- [Tarefas propostas]
**a.** Reproduza o trecho sobre diástase abdominal de "Em Uberlândia, o" a "retomar alguns exercícios.".
**b.** Segundo o trecho sobre diástase abdominal, em que cidade o Dr. João Bosco realiza a avaliação dessa condição?

- [Trecho]
★ ★ ★ ★ ★ ★ ★
A diástase abdominal é uma condição comum, especialmente após a gestação, mas também pode acontecer em homens e mulheres por fatores como ganho de peso, alterações de pressão abdominal e predisposição da parede muscular. Muita gente associa a diástase apenas à aparência da barriga, mas ela pode ir além da estética e impactar o conforto no dia a dia, a postura e até a prática de exercícios.
Em Uberlândia, o Dr. João Bosco realiza avaliação da diástase abdominal e, em casos selecionados, a correção por cirurgia robótica, uma abordagem minimamente invasiva que permite tratar a parede abdominal com técnica precisa e sem os grandes cortes de uma cirurgia abdominal aberta.
O que é a Diástase e como ela afeta sua saúde?
A diástase dos retos abdominais acontece quando há afastamento dos músculos retos do abdômen, que ficam separados na linha média. Esse afastamento pode gerar abaulamento abdominal, sensação de fraqueza no “core” e dificuldade para estabilizar o tronco em atividades simples do dia a dia.
Além da questão estética, a diástase pode estar associada a sintomas como:
- Dor lombar.
- Alterações posturais.
- Sensação de fraqueza abdominal.
- Desconforto ao fazer esforço.
- Dificuldade para retomar alguns exercícios.
Em alguns casos, a diástase também pode coexistir com hérnias da parede abdominal, o que torna a avaliação cirúrgica ainda mais importante. Por isso, o ideal é não decidir apenas “pelo espelho”. A consulta ajuda a confirmar o diagnóstico, avaliar o grau da separação muscular e definir se o tratamento deve ser conservador, com reabilitação, ou cirúrgico.
A Técnica Robótica: Correção sem a cicatriz da abdominoplastia
Quando há indicação cirúrgica, a correção da diástase por robótica pode ser uma alternativa moderna e menos invasiva em comparação com técnicas que exigem corte amplo na parede abdominal. Em vez de uma grande incisão, a cirurgia é realizada por pequenos portais, com uso de câmera e instrumentos controlados pelo cirurgião.
★ ★ ★ ★ ★ ★ ★
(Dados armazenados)
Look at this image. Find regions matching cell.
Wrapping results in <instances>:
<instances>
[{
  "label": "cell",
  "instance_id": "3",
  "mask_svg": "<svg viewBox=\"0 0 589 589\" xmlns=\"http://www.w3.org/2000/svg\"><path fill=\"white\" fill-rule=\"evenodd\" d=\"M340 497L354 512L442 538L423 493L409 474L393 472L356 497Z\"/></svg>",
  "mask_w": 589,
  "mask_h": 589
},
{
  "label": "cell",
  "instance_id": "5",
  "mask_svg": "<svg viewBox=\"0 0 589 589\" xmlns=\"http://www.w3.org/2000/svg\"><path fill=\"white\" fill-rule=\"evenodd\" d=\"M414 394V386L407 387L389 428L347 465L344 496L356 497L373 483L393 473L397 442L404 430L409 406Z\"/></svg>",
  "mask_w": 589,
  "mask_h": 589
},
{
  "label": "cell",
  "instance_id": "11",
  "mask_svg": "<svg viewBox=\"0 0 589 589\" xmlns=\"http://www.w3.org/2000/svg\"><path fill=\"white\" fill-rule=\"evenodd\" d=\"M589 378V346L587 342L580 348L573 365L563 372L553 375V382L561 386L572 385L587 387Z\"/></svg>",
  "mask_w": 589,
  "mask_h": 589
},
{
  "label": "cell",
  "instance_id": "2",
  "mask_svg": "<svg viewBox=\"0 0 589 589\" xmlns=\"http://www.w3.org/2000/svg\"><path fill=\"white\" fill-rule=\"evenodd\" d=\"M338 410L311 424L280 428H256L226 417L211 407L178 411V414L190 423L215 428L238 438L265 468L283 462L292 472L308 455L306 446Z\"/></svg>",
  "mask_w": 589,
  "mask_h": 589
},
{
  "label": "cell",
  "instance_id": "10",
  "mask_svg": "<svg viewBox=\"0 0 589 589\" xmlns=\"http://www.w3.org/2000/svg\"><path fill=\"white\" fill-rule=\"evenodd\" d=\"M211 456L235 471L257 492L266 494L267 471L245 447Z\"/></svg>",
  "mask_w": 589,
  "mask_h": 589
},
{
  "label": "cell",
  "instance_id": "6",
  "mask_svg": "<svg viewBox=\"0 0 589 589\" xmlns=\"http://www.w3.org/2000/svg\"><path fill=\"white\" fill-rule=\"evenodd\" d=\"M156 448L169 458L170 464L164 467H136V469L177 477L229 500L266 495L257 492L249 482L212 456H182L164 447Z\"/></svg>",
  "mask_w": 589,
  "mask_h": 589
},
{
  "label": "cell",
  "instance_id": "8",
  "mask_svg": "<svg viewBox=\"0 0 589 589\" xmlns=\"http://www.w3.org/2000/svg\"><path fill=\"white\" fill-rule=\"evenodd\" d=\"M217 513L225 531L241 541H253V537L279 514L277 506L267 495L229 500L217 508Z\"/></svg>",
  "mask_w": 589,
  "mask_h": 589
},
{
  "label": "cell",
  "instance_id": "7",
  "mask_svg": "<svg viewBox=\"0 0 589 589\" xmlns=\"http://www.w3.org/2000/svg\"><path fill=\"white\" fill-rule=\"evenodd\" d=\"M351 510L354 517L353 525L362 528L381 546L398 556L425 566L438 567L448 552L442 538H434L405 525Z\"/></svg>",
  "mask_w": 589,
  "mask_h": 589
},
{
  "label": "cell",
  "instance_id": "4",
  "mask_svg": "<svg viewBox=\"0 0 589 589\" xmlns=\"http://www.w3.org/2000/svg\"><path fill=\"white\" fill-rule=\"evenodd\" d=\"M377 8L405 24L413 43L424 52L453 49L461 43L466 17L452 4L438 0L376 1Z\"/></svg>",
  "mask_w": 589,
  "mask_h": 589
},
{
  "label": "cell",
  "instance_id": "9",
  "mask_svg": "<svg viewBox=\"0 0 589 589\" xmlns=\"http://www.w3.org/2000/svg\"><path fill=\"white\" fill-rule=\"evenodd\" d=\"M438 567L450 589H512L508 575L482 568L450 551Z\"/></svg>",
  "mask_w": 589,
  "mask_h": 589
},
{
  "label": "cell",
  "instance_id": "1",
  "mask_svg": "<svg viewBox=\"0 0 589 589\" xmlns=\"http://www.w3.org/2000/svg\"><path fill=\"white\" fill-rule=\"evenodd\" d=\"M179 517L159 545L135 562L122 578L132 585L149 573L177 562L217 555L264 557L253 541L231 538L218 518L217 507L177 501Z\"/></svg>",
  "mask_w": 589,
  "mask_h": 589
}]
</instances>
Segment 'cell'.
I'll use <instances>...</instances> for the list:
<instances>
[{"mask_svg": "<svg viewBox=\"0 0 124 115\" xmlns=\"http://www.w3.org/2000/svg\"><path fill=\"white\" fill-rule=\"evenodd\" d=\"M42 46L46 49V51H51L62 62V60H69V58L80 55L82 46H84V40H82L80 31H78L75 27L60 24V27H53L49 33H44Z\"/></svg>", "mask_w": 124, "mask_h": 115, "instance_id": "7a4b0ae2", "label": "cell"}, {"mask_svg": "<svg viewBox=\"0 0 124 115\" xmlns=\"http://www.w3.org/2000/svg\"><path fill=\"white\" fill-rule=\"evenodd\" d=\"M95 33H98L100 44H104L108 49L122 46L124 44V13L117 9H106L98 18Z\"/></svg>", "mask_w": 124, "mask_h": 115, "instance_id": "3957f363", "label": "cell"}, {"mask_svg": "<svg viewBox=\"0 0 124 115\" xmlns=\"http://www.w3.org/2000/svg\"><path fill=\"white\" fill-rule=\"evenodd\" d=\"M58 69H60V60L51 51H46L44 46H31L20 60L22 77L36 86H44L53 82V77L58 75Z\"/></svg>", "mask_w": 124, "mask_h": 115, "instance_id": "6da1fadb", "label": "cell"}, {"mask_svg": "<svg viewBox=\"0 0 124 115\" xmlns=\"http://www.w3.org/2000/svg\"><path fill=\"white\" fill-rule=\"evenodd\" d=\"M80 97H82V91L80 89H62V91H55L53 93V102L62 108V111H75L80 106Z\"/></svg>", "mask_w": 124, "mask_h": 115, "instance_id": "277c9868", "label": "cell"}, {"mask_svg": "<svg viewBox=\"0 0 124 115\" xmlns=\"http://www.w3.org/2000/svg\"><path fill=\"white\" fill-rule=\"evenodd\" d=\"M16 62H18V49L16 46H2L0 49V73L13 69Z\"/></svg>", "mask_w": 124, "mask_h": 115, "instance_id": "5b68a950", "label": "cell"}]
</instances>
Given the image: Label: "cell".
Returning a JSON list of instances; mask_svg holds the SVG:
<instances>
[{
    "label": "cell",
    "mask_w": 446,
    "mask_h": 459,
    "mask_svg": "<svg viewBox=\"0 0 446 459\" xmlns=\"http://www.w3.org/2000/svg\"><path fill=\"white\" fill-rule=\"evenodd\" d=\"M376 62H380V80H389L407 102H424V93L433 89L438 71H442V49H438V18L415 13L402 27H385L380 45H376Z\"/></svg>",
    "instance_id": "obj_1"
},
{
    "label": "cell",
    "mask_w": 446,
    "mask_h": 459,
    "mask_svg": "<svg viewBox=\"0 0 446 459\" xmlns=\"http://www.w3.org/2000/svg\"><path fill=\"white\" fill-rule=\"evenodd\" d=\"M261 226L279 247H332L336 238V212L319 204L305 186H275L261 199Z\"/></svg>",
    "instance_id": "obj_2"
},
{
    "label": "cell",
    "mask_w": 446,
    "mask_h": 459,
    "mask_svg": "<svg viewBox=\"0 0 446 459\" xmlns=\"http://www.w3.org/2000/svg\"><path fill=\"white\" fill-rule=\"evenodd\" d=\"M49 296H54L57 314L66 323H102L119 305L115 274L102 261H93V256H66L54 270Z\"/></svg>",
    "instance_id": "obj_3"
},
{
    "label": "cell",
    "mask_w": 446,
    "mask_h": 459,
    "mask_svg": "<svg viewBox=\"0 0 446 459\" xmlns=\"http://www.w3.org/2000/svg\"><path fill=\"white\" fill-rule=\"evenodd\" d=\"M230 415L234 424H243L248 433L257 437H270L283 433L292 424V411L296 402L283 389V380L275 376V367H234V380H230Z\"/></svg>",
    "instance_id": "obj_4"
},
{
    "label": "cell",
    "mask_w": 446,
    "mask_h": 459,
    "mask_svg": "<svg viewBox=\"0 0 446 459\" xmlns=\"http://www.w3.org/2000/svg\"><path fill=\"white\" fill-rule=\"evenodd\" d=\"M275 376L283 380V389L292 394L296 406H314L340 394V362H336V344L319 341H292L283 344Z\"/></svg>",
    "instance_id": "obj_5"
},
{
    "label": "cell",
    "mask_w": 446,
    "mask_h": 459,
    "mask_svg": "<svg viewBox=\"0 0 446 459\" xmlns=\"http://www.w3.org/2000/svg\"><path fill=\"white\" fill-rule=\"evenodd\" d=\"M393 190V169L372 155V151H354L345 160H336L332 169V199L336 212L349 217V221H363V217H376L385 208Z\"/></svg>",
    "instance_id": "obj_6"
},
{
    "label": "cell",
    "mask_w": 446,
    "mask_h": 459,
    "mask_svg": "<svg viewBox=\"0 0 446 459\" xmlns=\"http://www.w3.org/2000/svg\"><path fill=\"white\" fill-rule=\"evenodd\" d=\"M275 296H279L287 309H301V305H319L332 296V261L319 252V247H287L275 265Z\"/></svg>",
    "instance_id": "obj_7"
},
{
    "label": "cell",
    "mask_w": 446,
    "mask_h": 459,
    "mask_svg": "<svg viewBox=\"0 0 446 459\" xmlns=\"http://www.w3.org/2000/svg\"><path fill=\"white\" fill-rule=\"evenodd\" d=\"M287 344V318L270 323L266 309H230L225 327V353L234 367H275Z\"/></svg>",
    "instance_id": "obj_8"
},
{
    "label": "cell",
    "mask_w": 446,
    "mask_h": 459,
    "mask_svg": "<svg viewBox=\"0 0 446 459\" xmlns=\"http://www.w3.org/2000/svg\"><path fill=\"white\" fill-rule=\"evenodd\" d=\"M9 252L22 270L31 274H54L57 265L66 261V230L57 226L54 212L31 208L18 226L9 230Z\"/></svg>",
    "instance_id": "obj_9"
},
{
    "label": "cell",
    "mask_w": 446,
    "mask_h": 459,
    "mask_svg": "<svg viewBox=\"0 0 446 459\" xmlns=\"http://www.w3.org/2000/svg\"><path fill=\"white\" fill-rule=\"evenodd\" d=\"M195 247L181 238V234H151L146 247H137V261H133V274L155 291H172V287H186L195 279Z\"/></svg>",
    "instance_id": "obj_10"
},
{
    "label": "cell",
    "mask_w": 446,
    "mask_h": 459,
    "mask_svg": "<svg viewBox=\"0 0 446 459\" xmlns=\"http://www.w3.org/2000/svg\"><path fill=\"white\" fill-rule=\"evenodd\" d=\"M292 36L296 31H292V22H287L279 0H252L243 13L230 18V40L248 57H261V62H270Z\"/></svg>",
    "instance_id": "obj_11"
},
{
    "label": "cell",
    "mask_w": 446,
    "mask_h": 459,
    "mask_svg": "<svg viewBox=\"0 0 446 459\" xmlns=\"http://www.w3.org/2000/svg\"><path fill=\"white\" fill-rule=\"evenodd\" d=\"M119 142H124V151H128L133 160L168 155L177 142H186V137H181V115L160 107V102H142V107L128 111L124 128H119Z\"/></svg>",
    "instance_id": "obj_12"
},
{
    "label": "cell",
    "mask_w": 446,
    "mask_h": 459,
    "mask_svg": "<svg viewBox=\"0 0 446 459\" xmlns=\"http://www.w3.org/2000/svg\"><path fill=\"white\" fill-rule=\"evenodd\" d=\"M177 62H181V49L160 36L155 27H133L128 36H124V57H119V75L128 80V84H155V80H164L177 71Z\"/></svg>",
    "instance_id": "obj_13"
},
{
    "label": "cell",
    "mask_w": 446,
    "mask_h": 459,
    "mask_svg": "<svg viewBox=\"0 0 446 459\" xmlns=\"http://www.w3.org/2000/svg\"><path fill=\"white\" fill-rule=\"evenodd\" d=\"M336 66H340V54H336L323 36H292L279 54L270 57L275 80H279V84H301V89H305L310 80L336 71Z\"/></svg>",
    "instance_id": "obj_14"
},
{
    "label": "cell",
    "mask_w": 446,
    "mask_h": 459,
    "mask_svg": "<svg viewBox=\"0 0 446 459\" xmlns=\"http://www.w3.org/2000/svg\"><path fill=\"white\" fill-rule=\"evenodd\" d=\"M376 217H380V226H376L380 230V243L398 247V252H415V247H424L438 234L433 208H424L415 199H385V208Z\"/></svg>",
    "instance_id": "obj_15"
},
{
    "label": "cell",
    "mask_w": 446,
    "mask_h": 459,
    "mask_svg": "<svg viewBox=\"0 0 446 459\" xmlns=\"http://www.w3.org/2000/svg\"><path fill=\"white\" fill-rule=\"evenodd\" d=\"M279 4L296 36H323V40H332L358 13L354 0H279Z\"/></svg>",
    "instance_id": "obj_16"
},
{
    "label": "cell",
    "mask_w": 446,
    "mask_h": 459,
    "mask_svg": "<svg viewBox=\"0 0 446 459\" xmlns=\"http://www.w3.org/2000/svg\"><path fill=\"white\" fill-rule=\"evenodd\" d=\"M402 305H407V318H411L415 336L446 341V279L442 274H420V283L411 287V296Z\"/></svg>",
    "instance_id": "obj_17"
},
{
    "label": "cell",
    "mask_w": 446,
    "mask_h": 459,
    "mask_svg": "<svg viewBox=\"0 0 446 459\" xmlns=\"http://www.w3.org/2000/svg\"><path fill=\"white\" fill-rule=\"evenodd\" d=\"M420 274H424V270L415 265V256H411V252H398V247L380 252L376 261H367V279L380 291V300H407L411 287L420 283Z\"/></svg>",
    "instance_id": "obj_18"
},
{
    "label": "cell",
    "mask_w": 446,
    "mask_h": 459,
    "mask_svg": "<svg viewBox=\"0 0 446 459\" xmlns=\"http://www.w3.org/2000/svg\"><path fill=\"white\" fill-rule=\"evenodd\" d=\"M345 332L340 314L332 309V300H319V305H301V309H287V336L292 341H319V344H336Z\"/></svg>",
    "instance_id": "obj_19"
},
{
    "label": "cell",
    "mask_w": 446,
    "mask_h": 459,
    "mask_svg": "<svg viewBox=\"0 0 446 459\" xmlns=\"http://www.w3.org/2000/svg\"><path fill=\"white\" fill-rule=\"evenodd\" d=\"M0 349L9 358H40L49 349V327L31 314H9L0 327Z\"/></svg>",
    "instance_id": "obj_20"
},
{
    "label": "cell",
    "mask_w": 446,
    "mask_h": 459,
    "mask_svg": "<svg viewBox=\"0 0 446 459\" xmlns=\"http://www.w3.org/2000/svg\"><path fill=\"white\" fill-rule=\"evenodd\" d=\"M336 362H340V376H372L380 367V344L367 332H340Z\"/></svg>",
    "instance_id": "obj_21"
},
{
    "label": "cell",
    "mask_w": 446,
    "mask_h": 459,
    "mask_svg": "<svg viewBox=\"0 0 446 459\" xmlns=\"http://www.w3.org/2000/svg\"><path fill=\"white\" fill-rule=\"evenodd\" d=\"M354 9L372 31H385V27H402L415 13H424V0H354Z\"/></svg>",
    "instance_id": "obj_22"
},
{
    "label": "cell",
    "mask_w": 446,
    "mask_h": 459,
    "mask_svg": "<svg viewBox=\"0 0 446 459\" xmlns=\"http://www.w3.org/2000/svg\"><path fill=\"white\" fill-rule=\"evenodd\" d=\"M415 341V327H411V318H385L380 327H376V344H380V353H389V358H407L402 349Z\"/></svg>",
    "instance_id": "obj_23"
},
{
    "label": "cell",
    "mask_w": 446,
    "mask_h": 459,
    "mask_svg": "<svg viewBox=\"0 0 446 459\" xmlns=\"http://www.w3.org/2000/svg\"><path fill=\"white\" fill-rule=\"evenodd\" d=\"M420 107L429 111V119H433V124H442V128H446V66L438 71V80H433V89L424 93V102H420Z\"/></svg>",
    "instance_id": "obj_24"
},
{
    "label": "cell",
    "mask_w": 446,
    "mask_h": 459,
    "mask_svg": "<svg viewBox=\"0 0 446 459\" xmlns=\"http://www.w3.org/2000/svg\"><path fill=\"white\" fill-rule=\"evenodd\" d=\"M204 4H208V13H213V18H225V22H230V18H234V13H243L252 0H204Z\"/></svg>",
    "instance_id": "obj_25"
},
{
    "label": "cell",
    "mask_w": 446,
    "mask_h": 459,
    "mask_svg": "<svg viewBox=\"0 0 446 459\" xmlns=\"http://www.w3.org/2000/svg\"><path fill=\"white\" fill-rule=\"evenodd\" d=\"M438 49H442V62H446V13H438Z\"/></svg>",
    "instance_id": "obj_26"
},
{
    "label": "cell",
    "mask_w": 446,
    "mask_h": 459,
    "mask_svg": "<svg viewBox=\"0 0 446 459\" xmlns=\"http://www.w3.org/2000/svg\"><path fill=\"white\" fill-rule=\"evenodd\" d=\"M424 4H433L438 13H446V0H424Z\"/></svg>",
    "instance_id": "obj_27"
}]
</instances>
★ ★ ★ ★ ★ ★ ★
- [Respostas numeradas]
**a.**
Em Uberlândia, o Dr. João Bosco realiza avaliação da diástase abdominal e, em casos selecionados, a correção por cirurgia robótica, uma abordagem minimamente invasiva que permite tratar a parede abdominal com técnica precisa e sem os grandes cortes de uma cirurgia abdominal aberta.
O que é a Diástase e como ela afeta sua saúde?
A diástase dos retos abdominais acontece quando há afastamento dos músculos retos do abdômen, que ficam separados na linha média. Esse afastamento pode gerar abaulamento abdominal, sensação de fraqueza no “core” e dificuldade para estabilizar o tronco em atividades simples do dia a dia.
Além da questão estética, a diástase pode estar associada a sintomas como:
- Dor lombar.
- Alterações posturais.
- Sensação de fraqueza abdominal.
- Desconforto ao fazer esforço.
- Dificuldade para retomar alguns exercícios.

**b.** Em Uberlândia.